Пишу тебе из Орвието, захолустного городка в горах, примерно в часе быстрой езды на машине от Рима. Городок грязноватый, обдёртый и осыпающийся, от жары не укрыться, жара такая же испепеляющая, как в Риме, хотя в горах нам обещали прохладу. Знаменит Орвието готическим соборчиком с фресками, на мой вкус – довольно плюгавым, но вряд ли я бы выбралась в эту удушливую тьмутаракань, чтобы осматривать и сверхпрекрасные камни. Мы приехали с Герой Готбергом, ты должна это имя помнить по афишам, он музыкант, органист и дирижёр, и уже заключил выгодные долгосрочные контракты на выступления в Европе, Америке, а в Орвието его пригласили дать благотворительный концерт – знаменитому собору грозит оползень.
Жануля, не хватайся за сердце – у нас роман, мы собираемся… Жена его, бесталанная, судя по прошлым её «успехам», виолончелистка, тяжко, безнадёжно, как уже в Италии окончательно выяснилось, больна, диагноз-приговор, поставленный ещё у нас, на Пряжке, подтвердился, у неё какая-то застарелая и неизлечимая мания преследования, преследователь якобы долгие годы, где бы она ни появлялась, не спускал с неё глаз, – кланяясь после гастрольного концерта, обедая на веранде курортного ресторанчика, она непременно и внезапно замечала его – выдерживать её бред было невозможно, ухаживает за ней теперь, сбиваясь с ног, дочь, но дни её, как говорят врачи, сочтены, если успеют, её перевезут в психиатрический хоспис в Цинцинатти…
Читал, а видел сквозь фиолетовые буковки, будто бы сквозь титры, бегущие по экрану, изумрудно-зелёный холм с торчками могильных камней – отчётливо видел травяной холм, накрытый могучими тенистыми кронами, и медлительную похоронную процессию одинаковых незнакомцев, и петлю хайвея, вышмыгивающие из-под голубовато-мутной завесы взбесившиеся машины.
Так вот кто в поворот не вписался?

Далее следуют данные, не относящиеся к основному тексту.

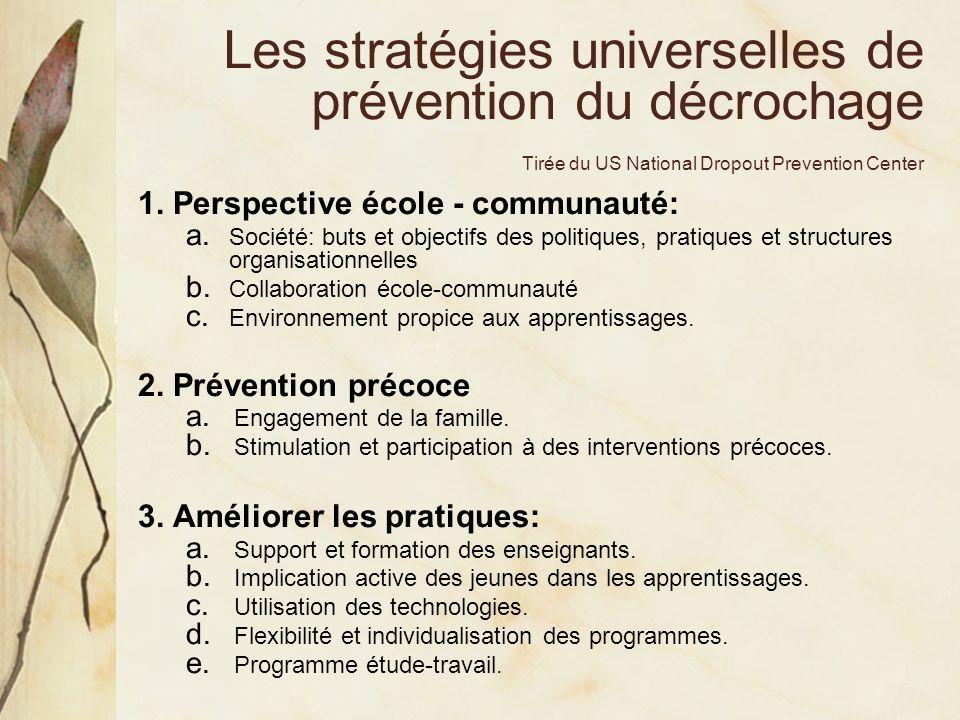 Les stratégies universelles de prévention du décrochage Tirée du US National Dropout Prevention Center 1. Perspective école - communauté: a. Société:
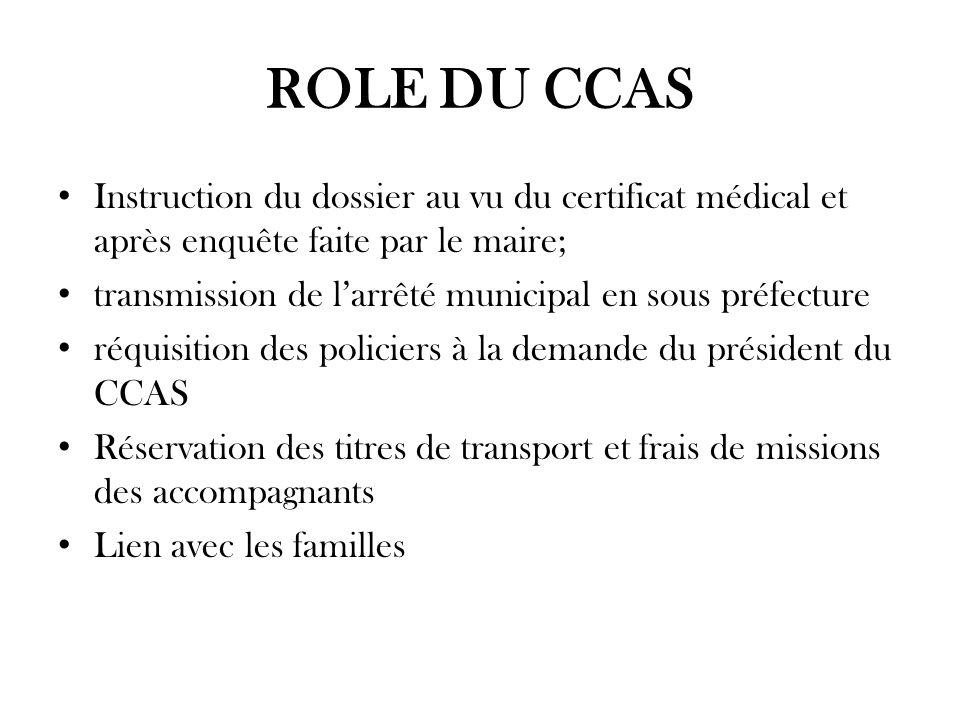 ROLE DU CCAS Instruction du dossier au vu du certificat médical et après enquête faite par le maire;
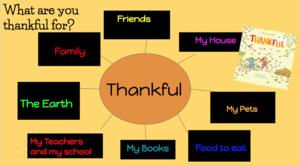 thankful diagram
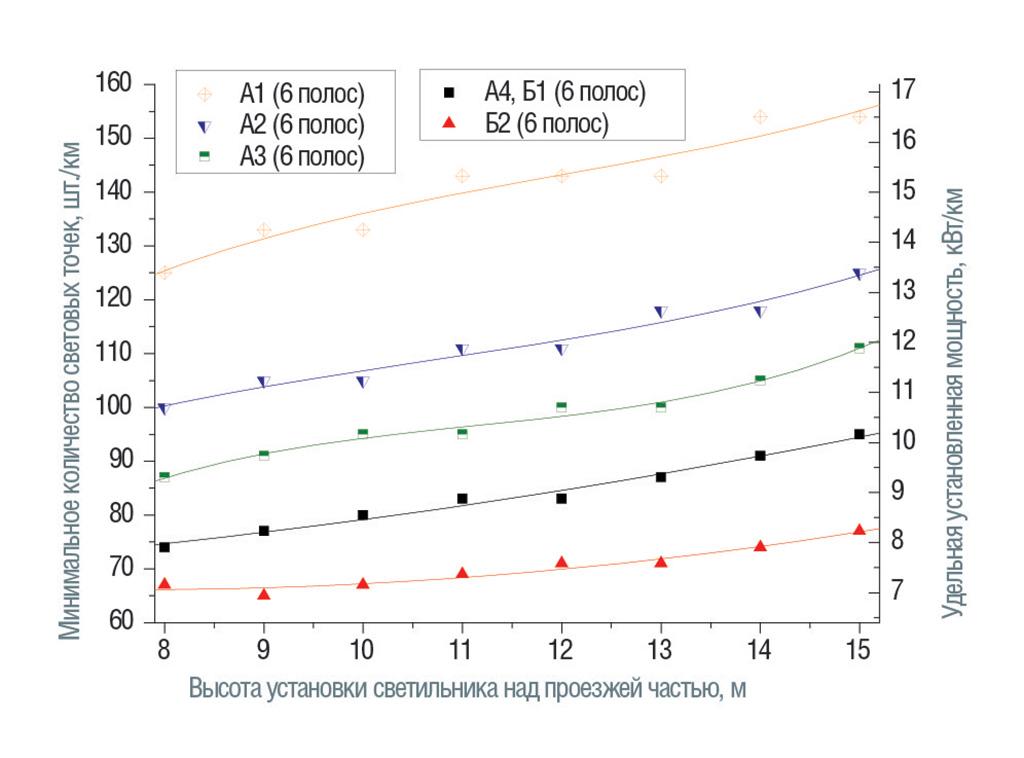 Категории от А1 до Б2. Размещение светильников с двух сторон напротив друг друга, средняя полоса 1 м.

Вот кого тогда хоронили вместе с Геркой на зелёном холме?! Послышались шорохи и шлепки прибоя, голос Нелли, обсыхавшей рядом, на гальке. – Мы так летели с тобой с Ай-Петри, так неслись, на лету я чувствовала, что превращаюсь в другую, лёгкую. Я, околдованная, разгоняясь, испытала и притяжение, и толчок. Куда неслись и несёмся мы, что ждёт нас?
Какая неожиданность, какая банальность… всё как в романе… и как всё-таки индивидуальна смерть – нежная, жестокая, устремлённая, Нелли разогналась, не вписалась в поворот, врезалась.
А Вика умерла раньше? И какой она была, какой стала? – в памяти чувств сохранился лишь пылающий миг. Перевезли в хоспис в Цинцинатти и там… от передозировки снотворного.
Сколь обстоятельна, терпелива и непрерывна работа смерти. Сколько изводяще-невнятных намёков-предупреждений, принимаемых нами за случайные совпадения, упрямо посылает смерть нам, слепоглухим, барахтающимся в буднях; Вика и Нелли явились ему друг за дружкой, и далее заявлялись, пусть и мельком, но в сцепке… вкрадчиво-назойливый намёк прояснился, всё сошлось!
Но сейчас-то Вика, Герка и Нелли, все трое, ещё пока живы, живы! – током ударило Соснина; ему попросту ведомы их судьбы целиком, – завершёнными, дописанными до точки. Не он ли вершил и завершил эти судьбы сам, по своему усмотрению? Преследователь якобы… не спускал с неё глаз.
Не он ли погубил Вику, Нелли, заодно и Герку, когда свёл и сплёл три разные судьбы вместе? – резанула дерзкая, холодная, как нож, мысль; ну да, только раз бывает в жизни встреча… кто же, как не он, им, троим, такую встречу подстроил?